— Angezeigter Text —
· · · · · · ·

Sässen drei Frauen mit einem einzelnen Mann zusammen, würde das ebenfalls die Dynamik verändern, vor allem in der weiblichen Fraktion am Tisch. Unter umgedrehten Geschlechtervorzeichen prägt sich Konkurrenz zwar in etwas anderem Verhalten aus. Ansonsten aber gilt: «Same, same but different», die gleiche Sauce, nur halt auch irgendwie ein bisschen anders.

Sind in einem Umfeld – am Arbeitsplatz, an der Universität, in einer Stadt, einem Land, an einem Wirtshaustisch – Frauen oder Männer in der Überzahl, hat das Konsequenzen. Das zahlenmässige Verhältnis der Geschlechter wirkt sich auf Verhalten, Denken und Erleben aus. «Ein höherer Anteil von Frauen als Männern in einer bestimmten Population signalisiert einen relativen Überschuss an potenziellen Konkurrentinnen in der Partnersuche. Das verschärft den intrasexuellen Wettbewerb unter den Frauen», schreiben Forscher um Tania Reynolds in einer aktuellen Studie in den «Archives of Sexual Behavior».

Sind Frauen in der Überzahl, zeigen sie eher promiskes Verhalten und gehen leichter Affären ohne grosses Bindungsversprechen ein.

· · · · · · ·

— Angaben —

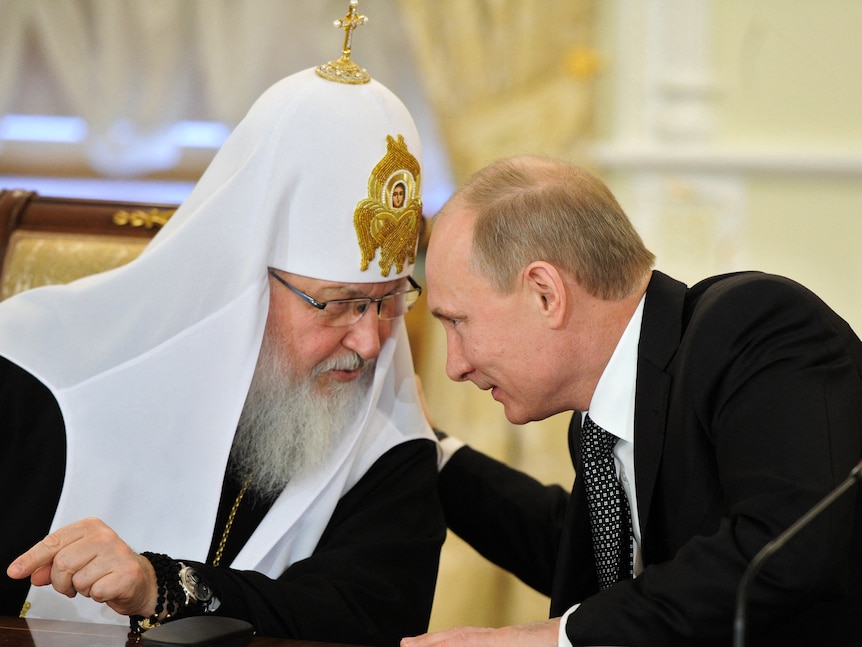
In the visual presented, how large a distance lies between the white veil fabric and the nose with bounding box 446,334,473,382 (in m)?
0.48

· · · · · · ·

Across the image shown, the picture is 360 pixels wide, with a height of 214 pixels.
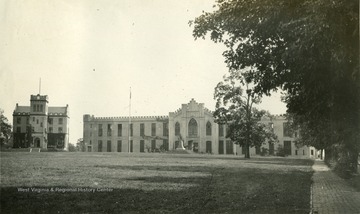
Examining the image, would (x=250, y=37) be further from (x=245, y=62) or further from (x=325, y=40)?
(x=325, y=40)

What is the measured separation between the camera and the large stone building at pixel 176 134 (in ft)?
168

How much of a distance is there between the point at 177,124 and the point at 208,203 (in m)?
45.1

· · · · · · ·

— Worum es geht —
Können Sie bitte angeben, in welcher Zeitschrift laut dem Text zum Geschlechterverhältnis die aktuelle Studie der Forscher um Tania Reynolds erschienen ist?

— Ergebnis —
In den «Archives of Sexual Behavior».